▶

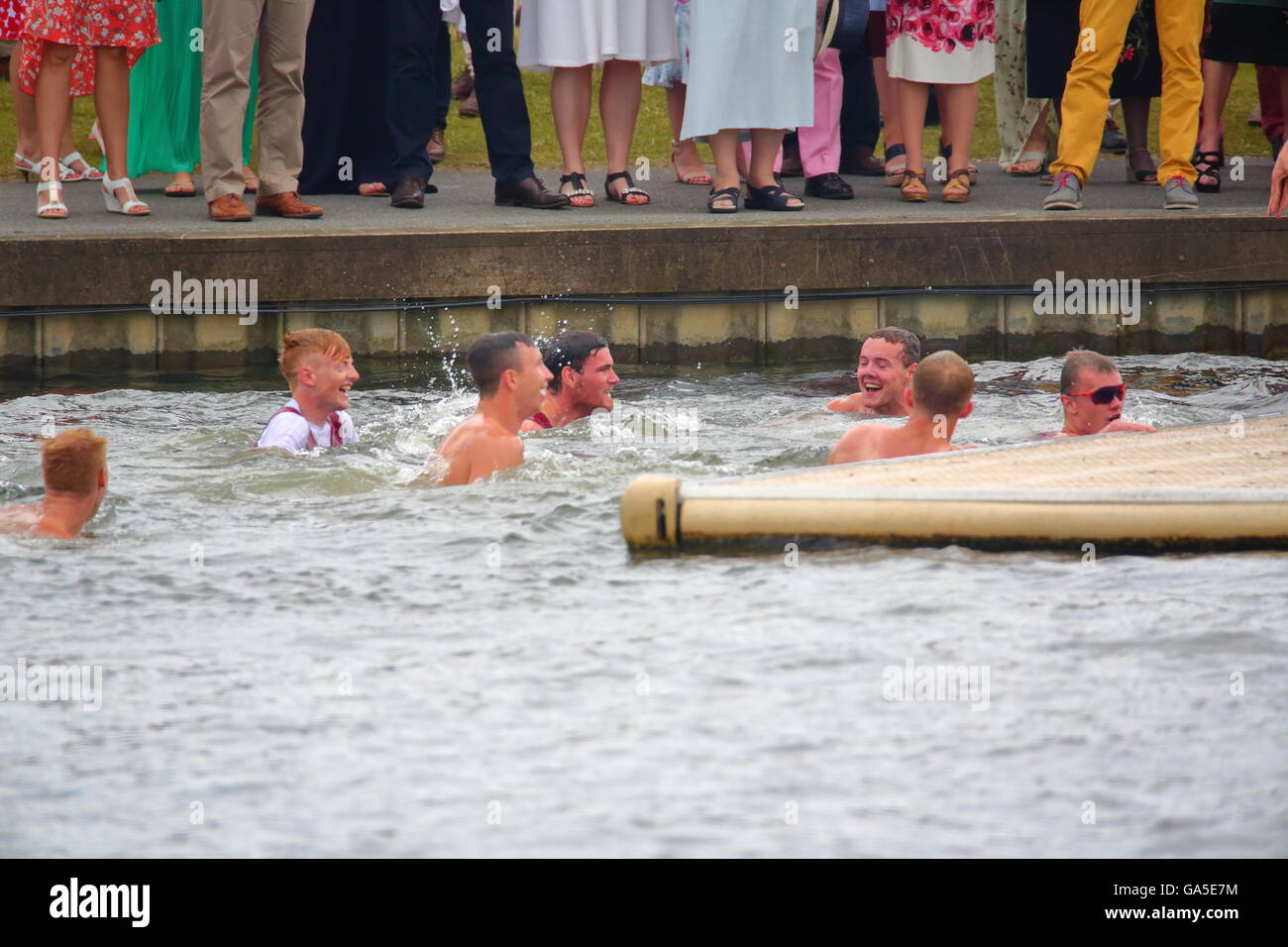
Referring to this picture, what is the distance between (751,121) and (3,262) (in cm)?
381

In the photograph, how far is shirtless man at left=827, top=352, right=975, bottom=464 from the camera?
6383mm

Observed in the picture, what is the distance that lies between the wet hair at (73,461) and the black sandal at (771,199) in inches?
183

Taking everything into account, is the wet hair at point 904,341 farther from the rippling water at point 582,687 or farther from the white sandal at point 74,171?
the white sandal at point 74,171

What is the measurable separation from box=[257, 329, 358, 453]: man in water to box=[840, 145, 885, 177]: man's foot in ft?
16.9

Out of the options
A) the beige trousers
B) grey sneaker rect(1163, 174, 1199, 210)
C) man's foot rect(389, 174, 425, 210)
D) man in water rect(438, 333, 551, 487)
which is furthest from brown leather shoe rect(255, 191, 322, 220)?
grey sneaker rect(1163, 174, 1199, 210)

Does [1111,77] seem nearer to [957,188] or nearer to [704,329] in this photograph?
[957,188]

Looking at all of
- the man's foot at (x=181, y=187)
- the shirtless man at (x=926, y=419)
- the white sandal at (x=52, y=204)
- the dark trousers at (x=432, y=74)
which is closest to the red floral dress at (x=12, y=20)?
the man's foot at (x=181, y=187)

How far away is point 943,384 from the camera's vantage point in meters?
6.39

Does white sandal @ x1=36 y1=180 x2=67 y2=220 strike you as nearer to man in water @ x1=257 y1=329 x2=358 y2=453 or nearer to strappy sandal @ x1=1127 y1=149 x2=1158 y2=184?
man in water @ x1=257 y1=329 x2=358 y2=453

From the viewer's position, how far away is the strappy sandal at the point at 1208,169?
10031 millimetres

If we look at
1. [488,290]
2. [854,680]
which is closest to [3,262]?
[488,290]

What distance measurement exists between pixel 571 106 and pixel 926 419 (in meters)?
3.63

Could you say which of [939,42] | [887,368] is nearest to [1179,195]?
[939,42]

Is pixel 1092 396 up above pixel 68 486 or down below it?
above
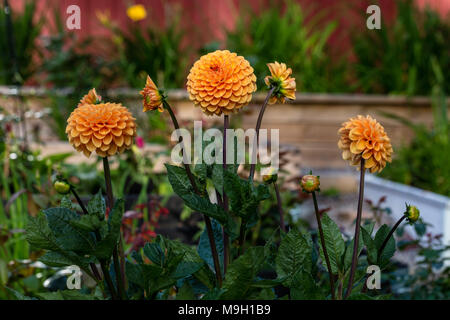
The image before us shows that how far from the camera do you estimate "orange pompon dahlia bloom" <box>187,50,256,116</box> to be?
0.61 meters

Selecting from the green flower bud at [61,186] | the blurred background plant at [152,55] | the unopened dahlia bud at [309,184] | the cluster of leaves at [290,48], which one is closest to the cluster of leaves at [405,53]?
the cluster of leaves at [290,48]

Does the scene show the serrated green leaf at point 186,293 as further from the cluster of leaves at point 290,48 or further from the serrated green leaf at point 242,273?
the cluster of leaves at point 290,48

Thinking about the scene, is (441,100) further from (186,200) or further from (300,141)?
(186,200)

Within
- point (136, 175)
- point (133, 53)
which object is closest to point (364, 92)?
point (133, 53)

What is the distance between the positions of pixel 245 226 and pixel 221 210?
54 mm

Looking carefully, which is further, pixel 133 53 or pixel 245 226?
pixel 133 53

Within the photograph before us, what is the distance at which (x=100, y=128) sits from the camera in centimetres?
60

◀
▶

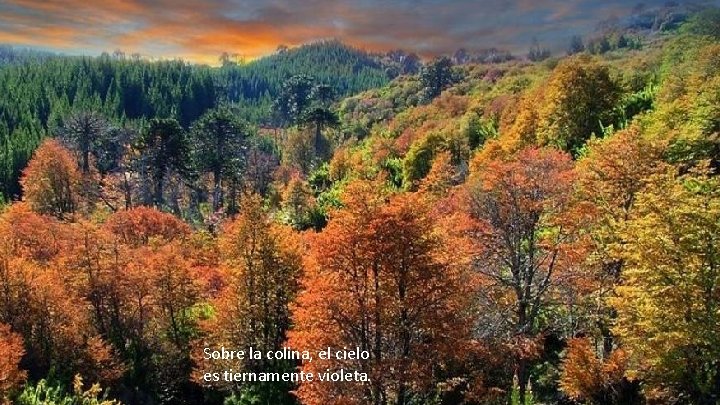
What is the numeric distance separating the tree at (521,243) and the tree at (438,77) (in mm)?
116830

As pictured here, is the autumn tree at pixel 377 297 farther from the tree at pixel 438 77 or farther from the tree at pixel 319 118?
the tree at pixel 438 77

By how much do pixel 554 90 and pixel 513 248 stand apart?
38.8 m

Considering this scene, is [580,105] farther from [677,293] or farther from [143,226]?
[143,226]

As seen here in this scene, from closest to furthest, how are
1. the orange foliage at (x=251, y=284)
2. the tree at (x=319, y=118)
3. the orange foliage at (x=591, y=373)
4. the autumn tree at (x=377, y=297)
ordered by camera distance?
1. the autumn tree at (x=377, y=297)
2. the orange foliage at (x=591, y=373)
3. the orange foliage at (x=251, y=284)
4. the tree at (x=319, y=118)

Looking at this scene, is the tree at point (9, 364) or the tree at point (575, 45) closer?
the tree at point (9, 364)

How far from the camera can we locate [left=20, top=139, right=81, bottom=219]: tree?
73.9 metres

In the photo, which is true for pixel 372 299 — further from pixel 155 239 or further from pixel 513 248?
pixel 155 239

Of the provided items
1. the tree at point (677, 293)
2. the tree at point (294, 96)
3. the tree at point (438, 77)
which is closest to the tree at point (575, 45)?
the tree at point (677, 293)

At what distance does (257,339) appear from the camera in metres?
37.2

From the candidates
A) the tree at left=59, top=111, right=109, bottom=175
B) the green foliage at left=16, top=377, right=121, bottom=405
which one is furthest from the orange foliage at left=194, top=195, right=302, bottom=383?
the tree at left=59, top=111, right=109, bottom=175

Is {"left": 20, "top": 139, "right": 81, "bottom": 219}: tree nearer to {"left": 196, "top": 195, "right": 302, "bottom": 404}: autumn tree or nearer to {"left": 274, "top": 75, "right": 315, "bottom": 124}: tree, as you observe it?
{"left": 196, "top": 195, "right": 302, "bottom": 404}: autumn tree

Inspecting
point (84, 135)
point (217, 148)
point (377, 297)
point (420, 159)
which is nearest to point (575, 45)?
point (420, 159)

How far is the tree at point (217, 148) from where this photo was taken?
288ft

◀

TASK: Copy out every line above that contains the word "strappy".

WRITTEN RESPONSE:
Does white sandal @ x1=36 y1=180 x2=67 y2=220 strike you as nearer to man in water @ x1=257 y1=329 x2=358 y2=453 or nearer to strappy sandal @ x1=1127 y1=149 x2=1158 y2=184?
From the viewer's position, how far away is the strappy sandal at the point at 1208,169?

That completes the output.